I accepted the Plum Creek Offer today. Going into our 5th year and still paying the same per acre as the 1st year. Already received the 2012 Stand Maps for Timber Harvest activities. No complaints here.


----------



## saw (Mar 15, 2012)

mine went up $1.00 per acre


----------



## Jim P (Mar 18, 2012)

Is it true that you can't plant food plots on Plume Creek property?


----------



## saw (Mar 18, 2012)

yes


----------



## tommy jacobs (Mar 19, 2012)

No, you can plant food plots, but you have to pay extra for them, just like the campers each year.


----------



## pkp844 (Mar 23, 2012)

Actually, you can plant all you want and if they cut they will try to not mess them up. you can pay a fee to have a designated foodplot, but there are stipulations to that. you have to keep it maintained and planted each year for a minimum amount of time. They clear cut over 1/3 of our property this year, and we dont pay the fee. But they asked us to mark off the plots and they would try to avoid them. they did a pretty decent job of that.


----------



## daryl55 (Apr 18, 2012)

mead went up on us this year.200.00 on 407 acres.they are not leasing as much land,so they will go up on the ones that do lease.a way to get their money back.nothing we can do ,except just don,t lease their land.


----------



## 10point (Apr 18, 2012)

Jim P said:


> Is it true that you can't plant food plots on Plume Creek property?

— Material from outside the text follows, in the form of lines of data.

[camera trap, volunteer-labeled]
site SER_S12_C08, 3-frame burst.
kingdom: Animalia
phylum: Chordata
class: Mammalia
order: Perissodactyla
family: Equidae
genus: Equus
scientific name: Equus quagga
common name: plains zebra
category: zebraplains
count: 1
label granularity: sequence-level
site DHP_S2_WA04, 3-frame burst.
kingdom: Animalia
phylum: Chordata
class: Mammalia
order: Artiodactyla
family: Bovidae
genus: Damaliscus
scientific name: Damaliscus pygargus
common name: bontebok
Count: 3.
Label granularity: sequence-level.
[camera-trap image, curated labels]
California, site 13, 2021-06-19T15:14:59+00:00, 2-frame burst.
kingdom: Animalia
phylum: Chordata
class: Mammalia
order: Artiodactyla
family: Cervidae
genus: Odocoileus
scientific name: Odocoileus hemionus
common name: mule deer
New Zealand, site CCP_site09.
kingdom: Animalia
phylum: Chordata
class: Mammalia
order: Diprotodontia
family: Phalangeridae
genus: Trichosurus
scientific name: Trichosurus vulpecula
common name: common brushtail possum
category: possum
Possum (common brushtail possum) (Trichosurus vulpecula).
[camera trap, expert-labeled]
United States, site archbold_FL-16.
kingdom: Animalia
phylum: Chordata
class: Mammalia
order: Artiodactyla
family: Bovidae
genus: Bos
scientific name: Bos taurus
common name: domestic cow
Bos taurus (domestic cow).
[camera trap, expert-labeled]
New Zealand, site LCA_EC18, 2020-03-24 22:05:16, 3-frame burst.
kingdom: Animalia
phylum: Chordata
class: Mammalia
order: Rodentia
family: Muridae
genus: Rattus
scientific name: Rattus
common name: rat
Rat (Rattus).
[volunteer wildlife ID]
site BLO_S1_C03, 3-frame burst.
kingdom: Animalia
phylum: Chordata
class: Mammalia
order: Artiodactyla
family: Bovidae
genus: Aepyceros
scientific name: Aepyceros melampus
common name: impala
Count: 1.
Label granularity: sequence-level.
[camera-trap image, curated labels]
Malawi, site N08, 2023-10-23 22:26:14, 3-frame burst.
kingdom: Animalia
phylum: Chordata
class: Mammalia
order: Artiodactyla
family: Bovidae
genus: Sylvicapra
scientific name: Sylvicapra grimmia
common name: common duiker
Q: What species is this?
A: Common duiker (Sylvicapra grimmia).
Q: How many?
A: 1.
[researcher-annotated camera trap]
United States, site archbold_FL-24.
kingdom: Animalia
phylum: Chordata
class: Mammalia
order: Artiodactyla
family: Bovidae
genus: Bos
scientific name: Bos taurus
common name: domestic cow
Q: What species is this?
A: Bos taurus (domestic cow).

this is our 3 rd year with plum creek. You can plant food plots as long as no timber is cut. They just came in and graded our 3600 lease and didn't touch a single food plot. The guy actually moved our feeders to grade road and put them back. Our lease is same price as beginning. And no you cannot sub lease.


----------



## mscamp (Apr 19, 2012)

rgastin3 said:


> I am looking at a 500+ acres that Plum Creek has for lease in Wilkes County an the asking price is around 12.50 per acre That seems kinka high too me thats the reasom I'm still looking
> rgastin3@comcast.net



Remember that liability insurance is included in your lease price with Plum Creek.


----------



## lthammerhead (Apr 21, 2012)

our mead lease also increased by approx. .50 cents per acre this year. They gave no explanation why!


----------